▸ **EXCERPT PROVIDED**

Hazel Dell Community Park is located at 2300 NE 68th Street.

Developed in 2007, the Tenny Creek Neighborhood Park is located along NE 88th Street.

Jorgenson Park NW 3rd Ave. / NW 70th St.

Schools
Hazel Dell Elementary School is a kindergarten through 5th grade elementary school located at NE Hazel Dell avenue and Anderson road within the residential area of south Hazel Dell and is part of the Vancouver School District. The school is home to the "Panthers". The current principal is Lisa Reed.
Sacajawea Elementary School is a kindergarten through 5th grade elementary school located within a residential area of northwest Hazel Dell, and is part of the Vancouver School District. The school is home to the "Skyhawks".

Sarah J. Anderson Elementary School is a kindergarten through 5th grade elementary school located within a residential area of northeast Hazel Dell and is part of the Vancouver School District. The school is home to the "Pioneers". The current principal is Katie Arkoosh.

Columbia River High School is a 9th through 12th grade high school located at NW 99th Street within the residential area of Hazel Dell. The school was formerly home to the Chieftains, however, as of 2021, Columbia River High School is now the home of the Rapids.

Toponymy and history
Oregon Country pioneers Reese and Sarah J. Anderson were Hazel Dell's first settlers. Sarah named the area after a stand of filberts on their land near what is today 78th Street and Highway 99. She also donated the land for the first school in Hazel Dell. The name "Bear Gulch" was briefly considered by the early Hazel Dell residents.

Hazel Dell and Minnehaha were two of the first suburban areas to be developed after World War II and were followed by Lake Shore, Felida, and Salmon Creek. Much of the housing boom in this area has subsided due to the increase of homes being built to the east of Vancouver, between Interstate 205 and Camas and Washington State Route 500/Fourth Plain Boulevard and the Columbia River.

▸ **SHORT PROBLEM**
Please answer these questions from the Hazel Dell excerpt above.
(a) In what year was the Tenny Creek Neighborhood Park developed?
(b) As of 2021, what team name does Columbia River High School carry?
(c) What name did early Hazel Dell residents briefly consider for the area?

▸ **RECORDED INFORMATION**
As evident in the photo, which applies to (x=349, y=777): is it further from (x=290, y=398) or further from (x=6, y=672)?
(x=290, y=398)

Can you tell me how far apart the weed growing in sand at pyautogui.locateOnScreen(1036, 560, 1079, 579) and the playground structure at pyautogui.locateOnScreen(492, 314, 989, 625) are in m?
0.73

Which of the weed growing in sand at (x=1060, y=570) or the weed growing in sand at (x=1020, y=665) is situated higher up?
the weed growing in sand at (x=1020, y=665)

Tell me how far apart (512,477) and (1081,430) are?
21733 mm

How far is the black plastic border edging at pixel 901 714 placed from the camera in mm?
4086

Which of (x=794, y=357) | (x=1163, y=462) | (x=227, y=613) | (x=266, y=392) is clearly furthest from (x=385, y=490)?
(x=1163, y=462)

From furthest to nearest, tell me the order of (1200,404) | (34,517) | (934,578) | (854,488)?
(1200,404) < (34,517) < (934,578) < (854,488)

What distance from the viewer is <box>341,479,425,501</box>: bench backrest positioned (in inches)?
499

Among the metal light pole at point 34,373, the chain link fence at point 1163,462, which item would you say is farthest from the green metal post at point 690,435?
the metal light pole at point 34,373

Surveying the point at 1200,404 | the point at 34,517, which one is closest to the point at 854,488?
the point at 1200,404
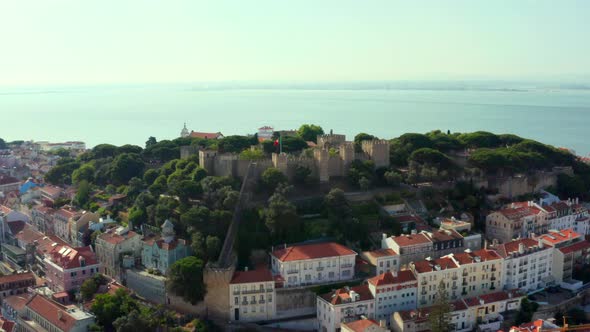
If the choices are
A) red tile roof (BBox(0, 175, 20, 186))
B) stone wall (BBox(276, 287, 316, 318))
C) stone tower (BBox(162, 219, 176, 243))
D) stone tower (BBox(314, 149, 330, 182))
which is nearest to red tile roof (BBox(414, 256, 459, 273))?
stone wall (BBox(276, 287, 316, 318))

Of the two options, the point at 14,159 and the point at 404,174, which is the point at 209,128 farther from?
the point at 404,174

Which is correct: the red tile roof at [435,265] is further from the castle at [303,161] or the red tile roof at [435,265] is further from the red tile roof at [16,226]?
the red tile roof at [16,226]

▸ **CORRECT ANSWER**
(a) 2007
(b) The Rapids
(c) "Bear Gulch"